As January approached it was suggested I head to Northern Maine to finish the race season out under the watchful eye of Maine Winter Sports Center.  (Yes I’m 22 and need constant supervision) Instead of feeling like an opportunity I felt like an elderly women being pushed out on an ice-flow to die in solitude. Burnout was on the horizon, and more than that, something I was not ready for.  Not yet.

I’ve been called uncommitted.  Disobedient.  Unfocused.  I prefer professionally rouge. Or perhaps charmingly unconventional.  This isn’t me quitting.  This is me fighting.  Fighting for my place in this sport, for the longevity of my athletic career, and for my own wellbeing.


Instead of going East. I packed up my belongings and headed West… and then further West.  I’ve found a little nitch in Bozeman.  A happy place, in an awesome home, surrounded by some of the most incredible people, and it feels good.
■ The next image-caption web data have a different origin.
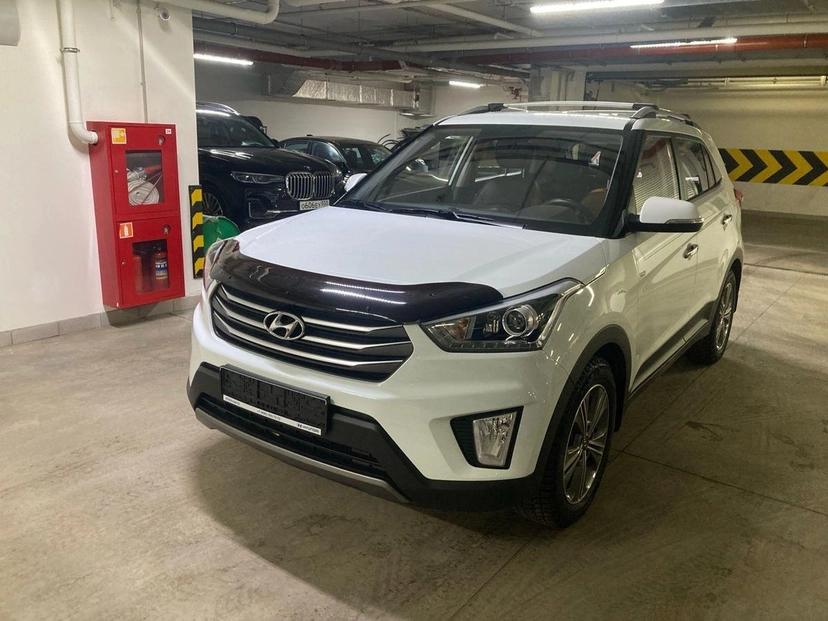 Автомобиль Hyundai Creta I поколение 2.0 AT 4WD (149 л.с.) Travel + Advanced + Style Белый 2018 с пробегом 39 300 км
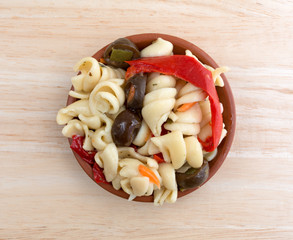 Small bowl of rotini pasta salad on wood table top view.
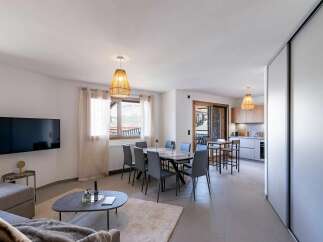 This modern open-plan living space features a comfortable sofa area with a large TV, a stylish dining table with six chairs, and a fully equipped kitchen.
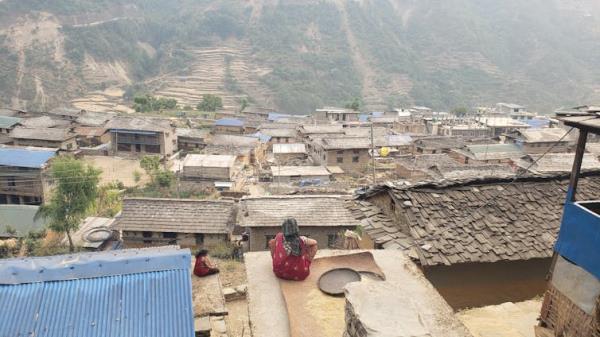 A woman sits on a platform overlooking rolling hills.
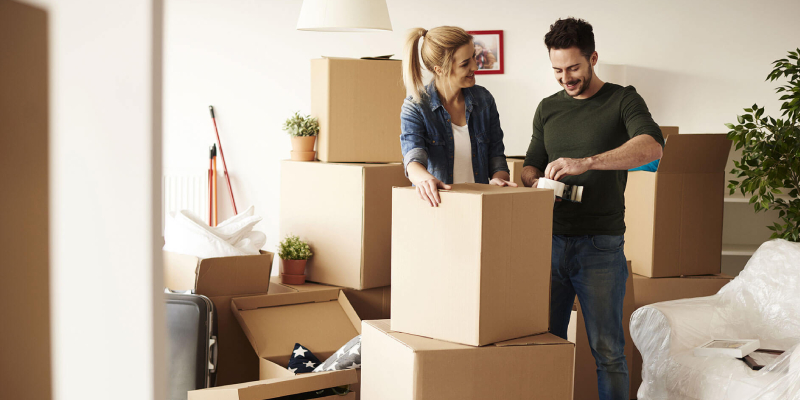 A Young Couple Packing Their Home Goods For Relocation Purpose.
I’ve got some of the best mountains as a playground. I’ve got snow and blue bird “Big Sky Country” days.   And yes, I even have my rifle… and 4000 rounds of ammunition…


I’d be lying if I told you I know what I’m doing or what the future holds, and I’m steadily growing ok with that.  For now the sun is setting on Idaho and I’m well on my way to couch surfing through the Boulder Mountain Tour this weekend (Thanks Kev)!   On Saturday I’ll be doing my first nordic race in over two years and on Sunday I’ll find out if I get to go to Bulgaria, for European Championships, at the end of the month.  Big things ahead?  I sure think so.


Until then I’ll be accepting deposits of crossed fingers and good vibes.